ギリシャは2008年から6年連続のマイナス成長で、失業率は約25%で高止まりしたままだ。特に若い世代の失業率は約50%にのぼる。消費者物価の上昇率(インフレ率)は、13年3月から2年近くマイナスが続く。財政再建のため増税や歳出カットが相次ぎ、労働者の最低賃金は2割超も引き下げられた。

ギリシャ全国商業連合会のバシリス・コルキディス会長は、緊縮政策の影響をこう指摘する。
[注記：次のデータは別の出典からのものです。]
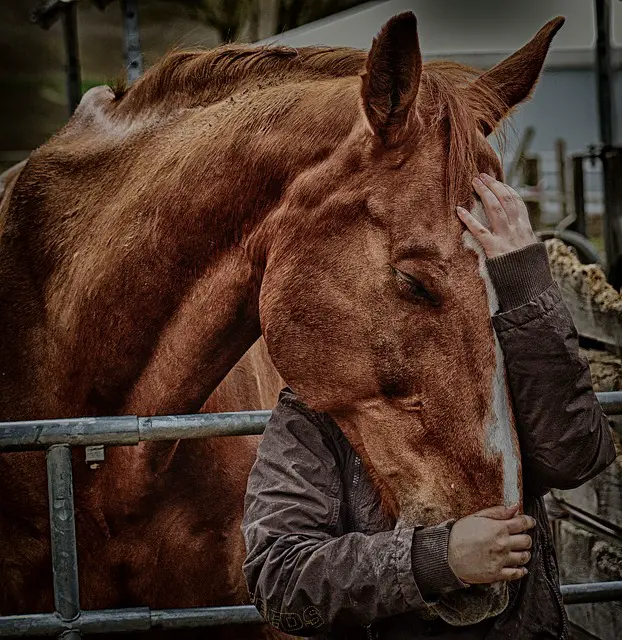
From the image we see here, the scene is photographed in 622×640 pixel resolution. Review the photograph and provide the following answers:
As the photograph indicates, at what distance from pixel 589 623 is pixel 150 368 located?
201cm

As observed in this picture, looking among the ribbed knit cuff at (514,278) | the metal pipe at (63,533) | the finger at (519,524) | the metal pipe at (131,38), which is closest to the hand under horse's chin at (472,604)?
the finger at (519,524)

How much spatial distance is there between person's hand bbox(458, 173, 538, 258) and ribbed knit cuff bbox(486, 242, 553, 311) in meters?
0.01

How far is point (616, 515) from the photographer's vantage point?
3.14m

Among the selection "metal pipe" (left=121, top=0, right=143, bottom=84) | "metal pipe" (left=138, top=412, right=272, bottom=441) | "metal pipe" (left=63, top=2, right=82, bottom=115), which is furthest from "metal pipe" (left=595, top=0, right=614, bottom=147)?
"metal pipe" (left=138, top=412, right=272, bottom=441)

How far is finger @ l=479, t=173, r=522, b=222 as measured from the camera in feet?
5.66

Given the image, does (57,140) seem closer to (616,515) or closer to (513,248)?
(513,248)

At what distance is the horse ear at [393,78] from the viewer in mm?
1667

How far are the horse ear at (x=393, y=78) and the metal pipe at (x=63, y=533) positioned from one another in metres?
1.01

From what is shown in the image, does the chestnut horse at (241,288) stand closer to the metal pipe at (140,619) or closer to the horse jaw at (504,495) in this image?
the horse jaw at (504,495)

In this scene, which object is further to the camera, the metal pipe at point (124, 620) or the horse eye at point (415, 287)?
the metal pipe at point (124, 620)

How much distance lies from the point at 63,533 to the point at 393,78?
125 cm

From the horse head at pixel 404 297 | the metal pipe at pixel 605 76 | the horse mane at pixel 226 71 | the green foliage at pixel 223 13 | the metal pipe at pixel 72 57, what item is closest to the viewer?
the horse head at pixel 404 297

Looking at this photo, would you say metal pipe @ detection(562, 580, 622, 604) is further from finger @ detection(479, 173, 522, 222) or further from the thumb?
finger @ detection(479, 173, 522, 222)

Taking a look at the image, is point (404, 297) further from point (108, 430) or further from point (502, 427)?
point (108, 430)
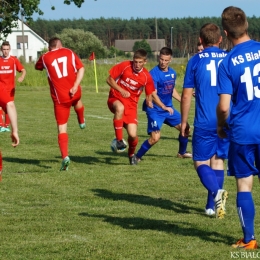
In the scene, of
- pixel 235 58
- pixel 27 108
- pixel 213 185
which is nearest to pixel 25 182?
pixel 213 185

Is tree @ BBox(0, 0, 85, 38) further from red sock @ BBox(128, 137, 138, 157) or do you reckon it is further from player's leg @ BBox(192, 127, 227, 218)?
player's leg @ BBox(192, 127, 227, 218)

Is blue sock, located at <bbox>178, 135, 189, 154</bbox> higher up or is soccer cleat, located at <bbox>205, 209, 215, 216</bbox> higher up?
soccer cleat, located at <bbox>205, 209, 215, 216</bbox>

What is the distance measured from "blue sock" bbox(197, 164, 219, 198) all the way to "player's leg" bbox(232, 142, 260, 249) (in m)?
1.29

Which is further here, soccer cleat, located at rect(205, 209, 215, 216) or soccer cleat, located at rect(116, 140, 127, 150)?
soccer cleat, located at rect(116, 140, 127, 150)

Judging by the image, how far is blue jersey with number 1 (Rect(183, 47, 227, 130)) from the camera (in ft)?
23.0

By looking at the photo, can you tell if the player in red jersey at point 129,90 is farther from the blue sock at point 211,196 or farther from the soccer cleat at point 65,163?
the blue sock at point 211,196

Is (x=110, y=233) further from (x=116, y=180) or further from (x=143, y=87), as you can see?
(x=143, y=87)

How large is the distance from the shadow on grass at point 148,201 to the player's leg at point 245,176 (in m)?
1.92

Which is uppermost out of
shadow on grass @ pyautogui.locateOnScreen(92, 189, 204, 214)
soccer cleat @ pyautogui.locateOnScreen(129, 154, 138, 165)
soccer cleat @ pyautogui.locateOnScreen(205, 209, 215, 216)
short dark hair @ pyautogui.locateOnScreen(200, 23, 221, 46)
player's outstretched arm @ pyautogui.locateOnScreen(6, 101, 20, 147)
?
short dark hair @ pyautogui.locateOnScreen(200, 23, 221, 46)

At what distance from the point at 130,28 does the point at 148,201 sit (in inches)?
4997

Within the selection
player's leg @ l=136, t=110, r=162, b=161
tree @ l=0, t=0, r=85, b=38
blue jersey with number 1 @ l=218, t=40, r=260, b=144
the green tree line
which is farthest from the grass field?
the green tree line

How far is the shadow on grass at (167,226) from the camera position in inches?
243

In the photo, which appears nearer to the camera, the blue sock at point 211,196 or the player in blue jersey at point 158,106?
the blue sock at point 211,196

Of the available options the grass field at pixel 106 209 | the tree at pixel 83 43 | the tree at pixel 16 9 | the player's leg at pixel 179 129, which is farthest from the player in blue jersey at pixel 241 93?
the tree at pixel 83 43
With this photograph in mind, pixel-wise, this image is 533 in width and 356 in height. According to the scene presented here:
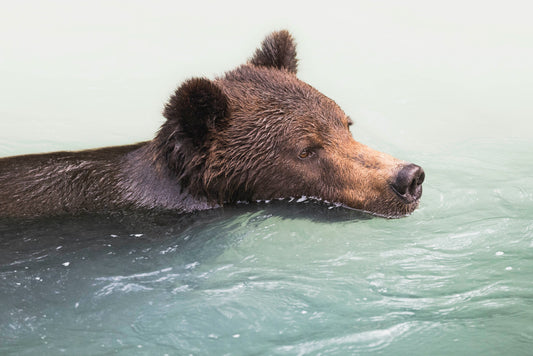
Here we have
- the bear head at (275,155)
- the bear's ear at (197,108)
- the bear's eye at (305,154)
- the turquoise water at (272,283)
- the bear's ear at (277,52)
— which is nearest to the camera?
the turquoise water at (272,283)

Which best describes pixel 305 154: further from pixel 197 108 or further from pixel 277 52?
pixel 277 52

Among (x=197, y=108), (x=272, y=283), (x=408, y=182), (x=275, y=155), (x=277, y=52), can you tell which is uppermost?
(x=277, y=52)

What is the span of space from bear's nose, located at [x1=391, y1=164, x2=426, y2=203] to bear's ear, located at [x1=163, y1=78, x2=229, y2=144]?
1753mm

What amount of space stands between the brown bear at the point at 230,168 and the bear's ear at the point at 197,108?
0.5 inches

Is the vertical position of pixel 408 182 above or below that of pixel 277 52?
below

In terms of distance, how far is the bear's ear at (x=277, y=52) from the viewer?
7160 mm

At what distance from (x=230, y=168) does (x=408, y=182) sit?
5.54ft

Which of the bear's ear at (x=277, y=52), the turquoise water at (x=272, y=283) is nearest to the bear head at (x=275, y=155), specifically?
the turquoise water at (x=272, y=283)

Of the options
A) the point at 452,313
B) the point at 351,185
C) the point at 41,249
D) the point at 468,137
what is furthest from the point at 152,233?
the point at 468,137

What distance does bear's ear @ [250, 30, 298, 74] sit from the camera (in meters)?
7.16

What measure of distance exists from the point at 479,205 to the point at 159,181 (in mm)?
3839

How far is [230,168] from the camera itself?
20.5 ft

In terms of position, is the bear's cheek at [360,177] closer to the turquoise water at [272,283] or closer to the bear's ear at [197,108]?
the turquoise water at [272,283]

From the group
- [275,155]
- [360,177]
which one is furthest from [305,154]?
[360,177]
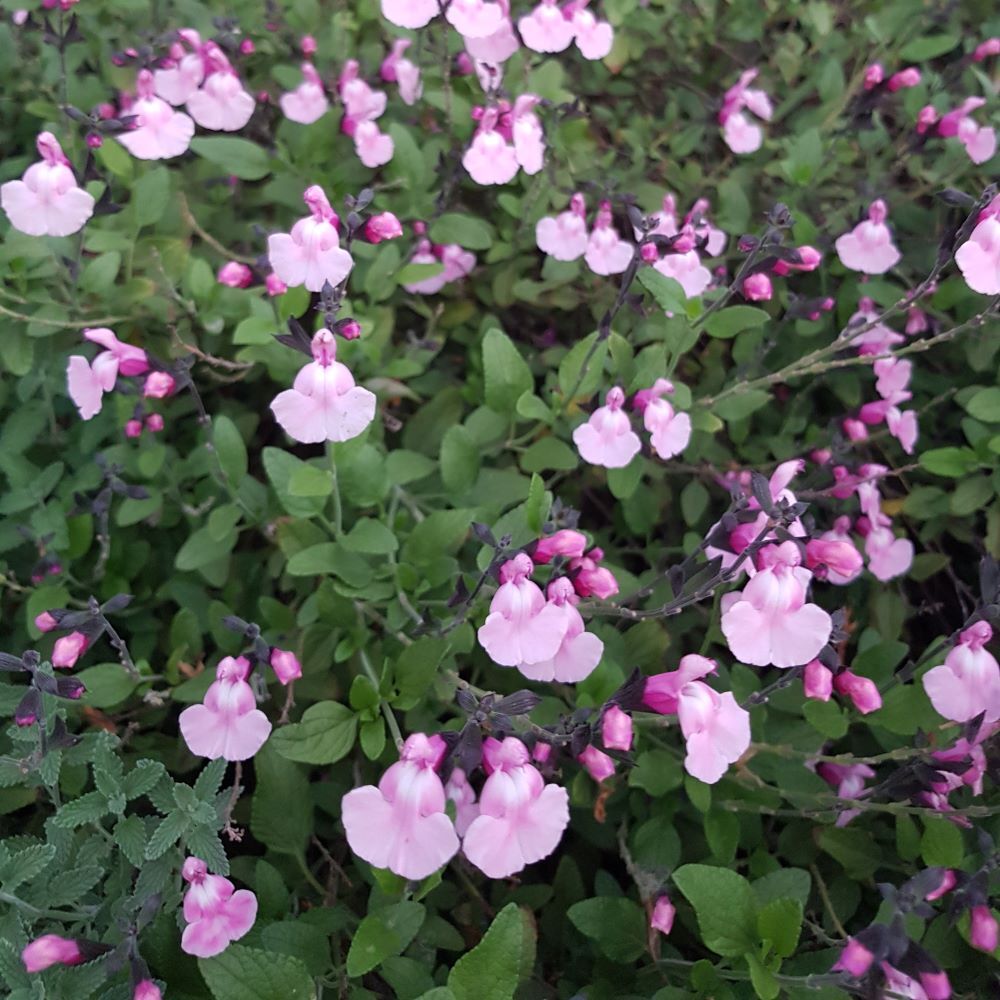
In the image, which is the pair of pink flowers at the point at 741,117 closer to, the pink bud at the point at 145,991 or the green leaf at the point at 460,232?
the green leaf at the point at 460,232

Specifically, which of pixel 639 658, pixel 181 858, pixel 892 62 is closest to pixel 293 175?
pixel 639 658

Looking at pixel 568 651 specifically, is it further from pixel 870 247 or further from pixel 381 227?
pixel 870 247

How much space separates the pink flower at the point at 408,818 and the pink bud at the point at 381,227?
3.60 ft

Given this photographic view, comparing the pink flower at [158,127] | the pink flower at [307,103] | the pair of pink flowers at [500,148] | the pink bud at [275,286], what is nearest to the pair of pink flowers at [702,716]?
the pink bud at [275,286]

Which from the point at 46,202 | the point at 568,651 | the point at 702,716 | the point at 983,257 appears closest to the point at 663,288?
the point at 983,257

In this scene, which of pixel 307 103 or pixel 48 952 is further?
pixel 307 103

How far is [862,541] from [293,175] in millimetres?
1975

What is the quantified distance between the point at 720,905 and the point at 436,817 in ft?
1.98

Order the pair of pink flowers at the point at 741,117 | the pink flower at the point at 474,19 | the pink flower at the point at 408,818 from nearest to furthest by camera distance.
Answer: the pink flower at the point at 408,818, the pink flower at the point at 474,19, the pair of pink flowers at the point at 741,117

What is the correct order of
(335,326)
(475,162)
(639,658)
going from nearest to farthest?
(335,326)
(639,658)
(475,162)

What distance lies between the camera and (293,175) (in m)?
2.67

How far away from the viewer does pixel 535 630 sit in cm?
154

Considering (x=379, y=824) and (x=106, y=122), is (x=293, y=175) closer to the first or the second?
(x=106, y=122)

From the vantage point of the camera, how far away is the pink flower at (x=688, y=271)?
7.30 feet
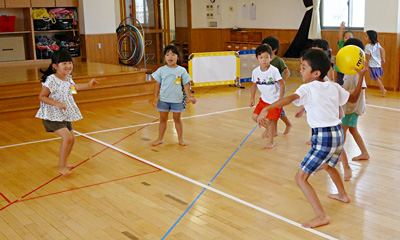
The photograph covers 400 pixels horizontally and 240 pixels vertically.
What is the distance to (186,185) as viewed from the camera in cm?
466

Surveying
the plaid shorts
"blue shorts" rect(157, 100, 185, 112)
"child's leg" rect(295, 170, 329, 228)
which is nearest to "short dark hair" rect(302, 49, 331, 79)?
the plaid shorts

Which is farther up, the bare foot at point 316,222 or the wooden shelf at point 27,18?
the wooden shelf at point 27,18

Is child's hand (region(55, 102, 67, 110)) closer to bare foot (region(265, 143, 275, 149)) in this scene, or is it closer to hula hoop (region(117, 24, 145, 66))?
bare foot (region(265, 143, 275, 149))

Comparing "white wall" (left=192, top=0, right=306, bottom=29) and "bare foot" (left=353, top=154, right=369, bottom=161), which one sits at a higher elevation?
"white wall" (left=192, top=0, right=306, bottom=29)

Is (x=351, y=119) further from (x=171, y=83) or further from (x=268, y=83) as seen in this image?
(x=171, y=83)

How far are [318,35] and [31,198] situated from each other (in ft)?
28.7

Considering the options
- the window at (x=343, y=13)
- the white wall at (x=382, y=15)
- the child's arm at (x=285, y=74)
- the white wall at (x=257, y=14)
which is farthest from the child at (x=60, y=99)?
the white wall at (x=257, y=14)

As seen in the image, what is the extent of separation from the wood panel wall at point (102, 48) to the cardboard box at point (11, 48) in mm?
1414

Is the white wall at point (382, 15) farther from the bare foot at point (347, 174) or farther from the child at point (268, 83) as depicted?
the bare foot at point (347, 174)

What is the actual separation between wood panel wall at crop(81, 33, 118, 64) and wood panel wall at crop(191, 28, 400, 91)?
266 centimetres

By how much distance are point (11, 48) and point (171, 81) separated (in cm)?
667

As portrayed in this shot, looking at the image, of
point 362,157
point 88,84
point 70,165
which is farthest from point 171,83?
point 362,157

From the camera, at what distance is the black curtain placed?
11.9 meters

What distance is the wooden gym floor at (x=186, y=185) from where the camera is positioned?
3.72 meters
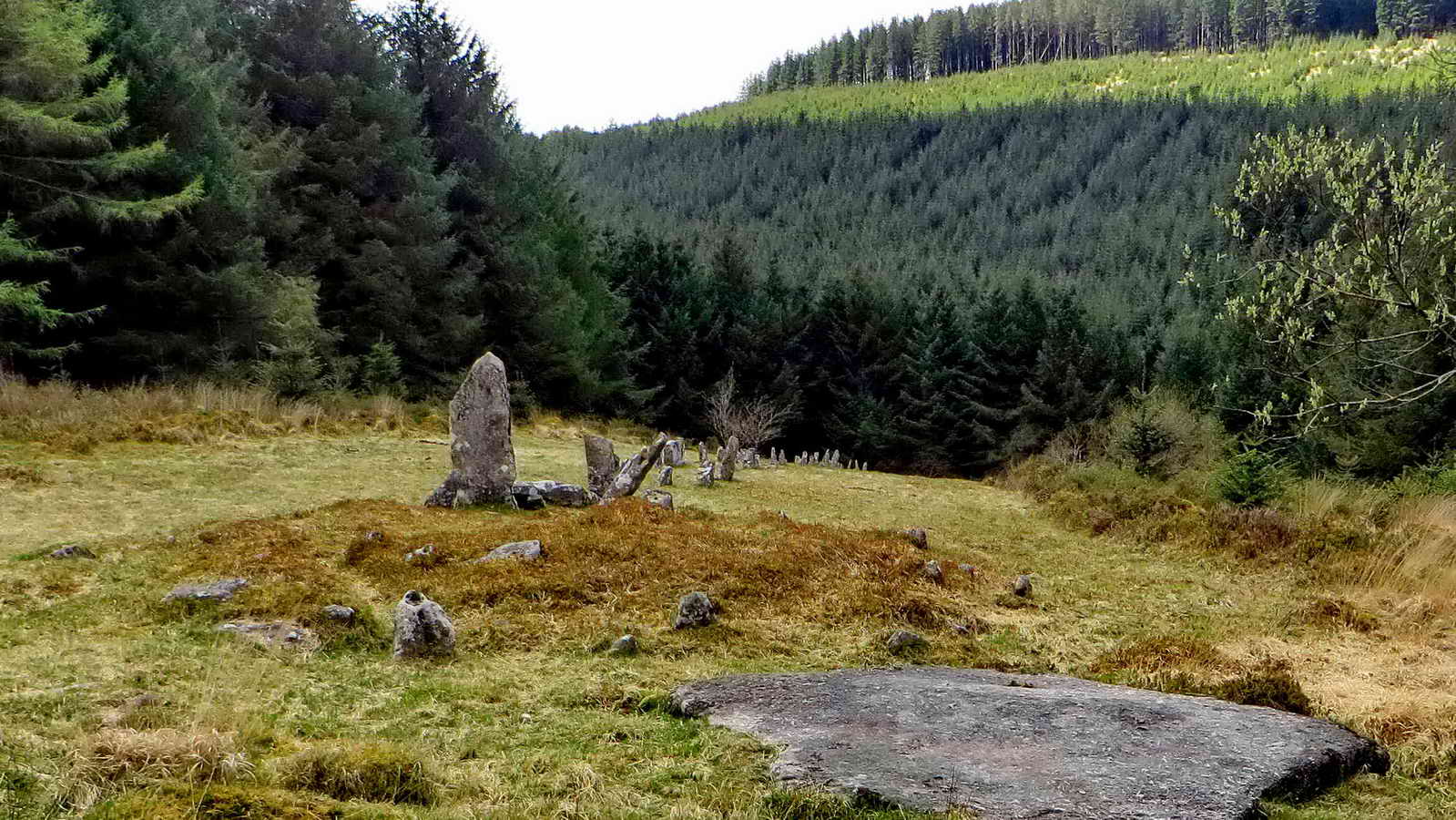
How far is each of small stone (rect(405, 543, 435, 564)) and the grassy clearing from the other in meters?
0.14

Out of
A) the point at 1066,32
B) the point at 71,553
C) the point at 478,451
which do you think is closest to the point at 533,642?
the point at 71,553

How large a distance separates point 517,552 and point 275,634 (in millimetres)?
2848

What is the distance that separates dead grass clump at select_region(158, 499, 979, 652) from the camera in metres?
7.75

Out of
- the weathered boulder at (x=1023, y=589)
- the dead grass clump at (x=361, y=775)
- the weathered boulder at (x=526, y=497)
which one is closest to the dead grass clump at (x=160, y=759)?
the dead grass clump at (x=361, y=775)

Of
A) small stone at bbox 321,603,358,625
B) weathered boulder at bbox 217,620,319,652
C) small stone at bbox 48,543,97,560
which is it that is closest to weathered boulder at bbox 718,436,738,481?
small stone at bbox 48,543,97,560

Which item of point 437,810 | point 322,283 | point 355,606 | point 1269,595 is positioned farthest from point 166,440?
point 1269,595

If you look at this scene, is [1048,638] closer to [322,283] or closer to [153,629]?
[153,629]

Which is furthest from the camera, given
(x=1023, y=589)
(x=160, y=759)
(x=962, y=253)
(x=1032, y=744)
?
(x=962, y=253)

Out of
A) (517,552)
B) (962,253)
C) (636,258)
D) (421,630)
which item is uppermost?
(962,253)

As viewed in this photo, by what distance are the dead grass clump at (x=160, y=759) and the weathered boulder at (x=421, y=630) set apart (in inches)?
109

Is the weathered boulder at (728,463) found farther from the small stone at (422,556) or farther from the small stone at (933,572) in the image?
the small stone at (422,556)

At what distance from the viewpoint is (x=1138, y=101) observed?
107812 millimetres

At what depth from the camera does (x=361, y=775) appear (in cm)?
391

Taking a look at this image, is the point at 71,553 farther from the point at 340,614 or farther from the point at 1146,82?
the point at 1146,82
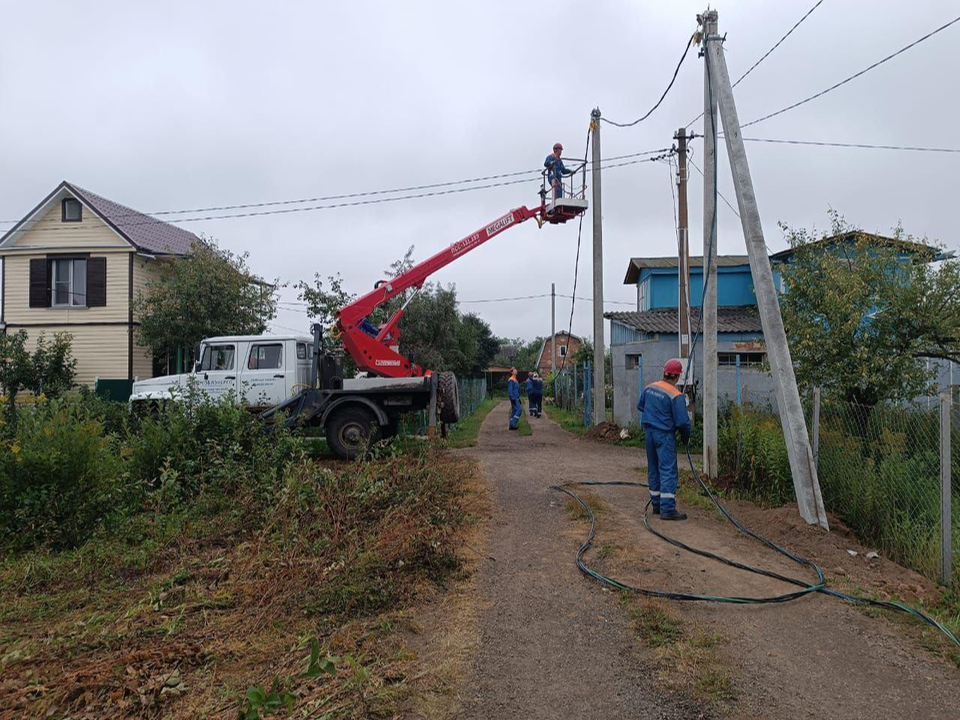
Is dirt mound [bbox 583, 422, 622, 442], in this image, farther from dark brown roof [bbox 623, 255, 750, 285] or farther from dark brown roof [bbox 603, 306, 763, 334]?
dark brown roof [bbox 623, 255, 750, 285]

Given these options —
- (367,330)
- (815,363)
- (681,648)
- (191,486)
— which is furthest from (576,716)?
(367,330)

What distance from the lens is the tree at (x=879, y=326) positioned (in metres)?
10.1

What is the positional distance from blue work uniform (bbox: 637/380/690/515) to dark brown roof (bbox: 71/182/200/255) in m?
18.5

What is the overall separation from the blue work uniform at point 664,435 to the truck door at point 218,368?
327 inches

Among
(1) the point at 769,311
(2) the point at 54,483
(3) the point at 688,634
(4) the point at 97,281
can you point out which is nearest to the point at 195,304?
(4) the point at 97,281

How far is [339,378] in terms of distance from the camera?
527 inches

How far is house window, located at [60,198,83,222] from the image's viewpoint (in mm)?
22938

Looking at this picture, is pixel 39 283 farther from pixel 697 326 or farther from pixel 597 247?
pixel 697 326

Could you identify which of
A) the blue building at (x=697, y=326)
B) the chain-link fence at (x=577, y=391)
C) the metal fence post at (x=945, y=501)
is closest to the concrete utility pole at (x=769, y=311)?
the metal fence post at (x=945, y=501)

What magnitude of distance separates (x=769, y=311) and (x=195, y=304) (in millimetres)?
17095

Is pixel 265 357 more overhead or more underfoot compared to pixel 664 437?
more overhead

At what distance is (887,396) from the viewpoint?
10438mm

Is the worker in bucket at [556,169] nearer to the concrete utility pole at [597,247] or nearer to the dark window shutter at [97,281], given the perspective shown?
Answer: the concrete utility pole at [597,247]

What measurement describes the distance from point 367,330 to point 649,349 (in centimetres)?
795
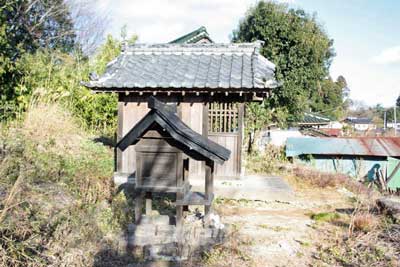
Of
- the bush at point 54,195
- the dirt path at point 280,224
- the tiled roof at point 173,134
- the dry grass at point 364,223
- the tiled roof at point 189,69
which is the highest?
the tiled roof at point 189,69

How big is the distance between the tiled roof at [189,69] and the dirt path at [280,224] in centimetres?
255

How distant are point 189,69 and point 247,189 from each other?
10.4ft

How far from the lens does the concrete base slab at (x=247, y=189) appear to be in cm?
773

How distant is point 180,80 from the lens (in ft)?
26.0

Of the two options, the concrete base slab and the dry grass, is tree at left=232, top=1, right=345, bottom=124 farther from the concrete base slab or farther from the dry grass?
the dry grass

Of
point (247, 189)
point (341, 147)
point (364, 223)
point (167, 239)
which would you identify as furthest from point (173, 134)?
point (341, 147)

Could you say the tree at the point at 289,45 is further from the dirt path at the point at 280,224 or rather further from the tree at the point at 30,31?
the tree at the point at 30,31

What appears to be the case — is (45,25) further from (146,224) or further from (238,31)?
(146,224)

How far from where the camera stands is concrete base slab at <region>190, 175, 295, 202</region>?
25.3 ft

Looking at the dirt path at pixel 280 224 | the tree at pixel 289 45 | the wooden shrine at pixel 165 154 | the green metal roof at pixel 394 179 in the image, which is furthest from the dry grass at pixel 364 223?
the tree at pixel 289 45

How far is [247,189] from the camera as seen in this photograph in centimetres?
788

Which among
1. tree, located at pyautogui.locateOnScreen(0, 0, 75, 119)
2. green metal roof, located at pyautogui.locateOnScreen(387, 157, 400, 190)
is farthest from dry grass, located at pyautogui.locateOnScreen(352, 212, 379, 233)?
tree, located at pyautogui.locateOnScreen(0, 0, 75, 119)

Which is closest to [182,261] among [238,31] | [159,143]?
[159,143]

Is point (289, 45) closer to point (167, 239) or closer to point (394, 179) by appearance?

「個人消費は激減し、約23万の中小企業が閉鎖に追い込まれた。企業は銀行から融資を受けられず、デフレで借金の実質負担は増える。デフレがギリシャ経済を壊した」

■新政権、EUと支援交渉へ 「進むも退くも地獄」

そうした経済の苦境に国民の不満は高まり、25日の総選挙では「反緊縮」を掲げる急進左翼進歩連合の大勝につながった。急進左翼は政権につき、EUなどとの交渉で支援条件の変更を求める方針だ。

ドイツなど支援する側からすれば、税金を使って救済しているだけに、簡単には受け入れられない。ギリシャを特別扱いすれば、他の支援を受けた国にも影響が及ぶ。交渉が決裂すれば、債務不履行(デフォルト)やユーロ圏離脱に追い込まれるおそれもある。

公務員の労働組合「ADEDY」のスタブロス・コウチュベリス理事は「緊縮財政をやめ、EUなどからの借金の削減と返済期間の延期をすべきだ。ただ、国民の75%はユーロ圏残留を望んでいる。ギリシャは進むも地獄、退くも地獄という状況だ」と語る。

危機が続いているのはギリシャだけではない。ユーロ圏全体の昨年12月のインフレ率は09年10月以来のマイナスだった。デフレを防ごうと欧州中央銀行(ECB)は今月22日、国債などの資産を買って市場に大量のお金を流す量的金融緩和の導入を決めた。ユーロ圏各国の国債を買い始めるのは3月からだが、支援を受けている国には、財政再建の条件をつける方針だ。

ギリシャの銀行はECBからの資金供給で成り立っているだけに、「交渉で緊縮策を守るようギリシャに圧力をかけた」と市場では見られている。このままではギリシャ経済はじり貧だが、EUなどの支援がなければ破綻(はたん)しかねない。

アテネ商工会議所のコンスタンティン・ミハロス会頭は「ユーロ圏離脱に追い込まれれば、エネルギーや食料を輸入に頼るギリシャは大混乱に陥る。EUとの約束を守るしかない。これは、政党にとってではなく国全体の危機だ」と語る。

とはいえ、反緊縮で選挙に勝った急進左翼も、引けば国民の失望を買う。交渉は、両者とも譲れない「チキンレース」の様相だ。